La prima enigmatica tra51vsoh6BpTLccia è fondamentalmente una suite in tre parti, dal nome ispirato ad un capitolo del Codice Fiorentino (un libro completo di cultura azteca scritto da fra’ Bernardino de Sahagún nel tardo XVI secolo); la prima sezione, “Ich Mache Einen Spiegel – Dream Part 4“, inizia con rumori concreti prelevati dalla natura, per poi svilupparsi in bizzarri moduli continui e suoni circolari “cosmici”: si tratta di un brano elettronico misterioso e galleggiante che si tuffa nella piscina oscura della coscienza umana, rovistando nelle profondità del subconscio per poi, come un’onda, infrangersi in Ich Mache Einen Spiegel – Dream Part 5” che segue direttamente la composizione precedente senza alcuna transizione, lasciando il posto ad un falò di ritmi percussivi dettati da Trulzch, tra congas, bonghi tribali e campanacci. Presumibilmente 44 sogni più tardi compare Ich Mache Einen Spiegel – Dream Part 49“, dove tutto è quiete surreale, con solo qualche accenno di percussioni: rispetto all’estraniazione delle due parti precedenti, questa ultima sezione è una meditazione relativamente calma, con toni nebbiosi e accordi alla deriva, che si dissolvono dentro e fuori dal mix, plasmando un’atmosfera buia ma sicura.

La minacciosa “Affenstunde” è una composizione accattivante di 18 minuti, che prevede un dialogo coinvolgente tra le percussioni ed i loop elettronici, in un epico compendio di tutti gli elementi presenti in questo album: percussioni etniche, costanti droning elettronici, alcuni segnali acustici e sperimentali pseudo-melodie al sintetizzatore.
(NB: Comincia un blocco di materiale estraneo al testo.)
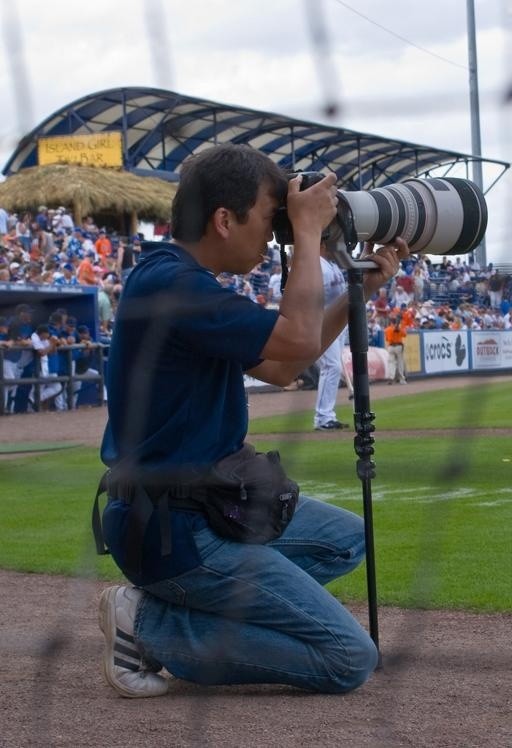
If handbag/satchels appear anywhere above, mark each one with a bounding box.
[91,441,300,545]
I primi minuti sono dominati dai tamburi tribali, ma alla fine lasciano il posto a spettrali echi elettronici del sintetizzatore Moog, in un’improvvisazione che comincia a ballare con l’accompagnamento delle congas di Trülzsch, ad intervalli sporadici… Ma non importa quanto ribelle il Moog diventi, esso rimane sempre in corsa in maniera lucida, completamente integrato con tutti gli altri elementi che, come un disegno a mano libera, omaggiano un’umanità alle prese con un passato brutale ed un futuro incerto: tutte queste sfumature emotive vengono applicate in maniera sottile, dimostrando tutta la sensibilità compositiva del leader Florian Fricke. 
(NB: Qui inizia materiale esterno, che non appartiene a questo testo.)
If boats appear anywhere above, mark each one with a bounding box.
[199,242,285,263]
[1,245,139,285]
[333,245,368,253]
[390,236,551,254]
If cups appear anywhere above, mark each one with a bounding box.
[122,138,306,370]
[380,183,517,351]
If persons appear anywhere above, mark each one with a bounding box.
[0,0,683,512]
Affenstunde venne ​​definito da Florian Fricke come la descrizione del momento in cui “l’essere umano diventa un essere umano e non è più una scimmia“: uscito nel 1968, il film di Stanley Kubrick “2001 – Odissea nello spazio” è stato sicuramente d’influenza diretta, soprattutto se si considera che, al momento del rilascio della pellicola, Fricke era ancora un critico cinematografico per importanti testate come “Süddeutsche Zeitung” e “Der Spiegel”; questo dato è più che evidente sul secondo lato del disco, dove la title-track viaggia attraverso il caos primordiale ed innaturale con il Moog che quasi accenna alla colonna sonora dell’ungherese György Ligeti, con il risultato di un finale trascendente ed edificante. 

Dopo lo splendido In Den Garten Pharaos, registrato in parte in una chiesa, Florian Fricke ebbe una profonda crisi spirituale, che spostò i suoi interessi verso il Cristianesimo e l’Induismo; in questa fase, il tastierista finì per ripudiare letteralmente la musica elettronica, vendendo il suo Moog a Klaus Schulze e dedicandosi al capolavoro sincretico di Hosianna Mantra (1972), la perla della discografia del gruppo, un album sacro nelle evocazioni quanto il nome “Popol Vuh”.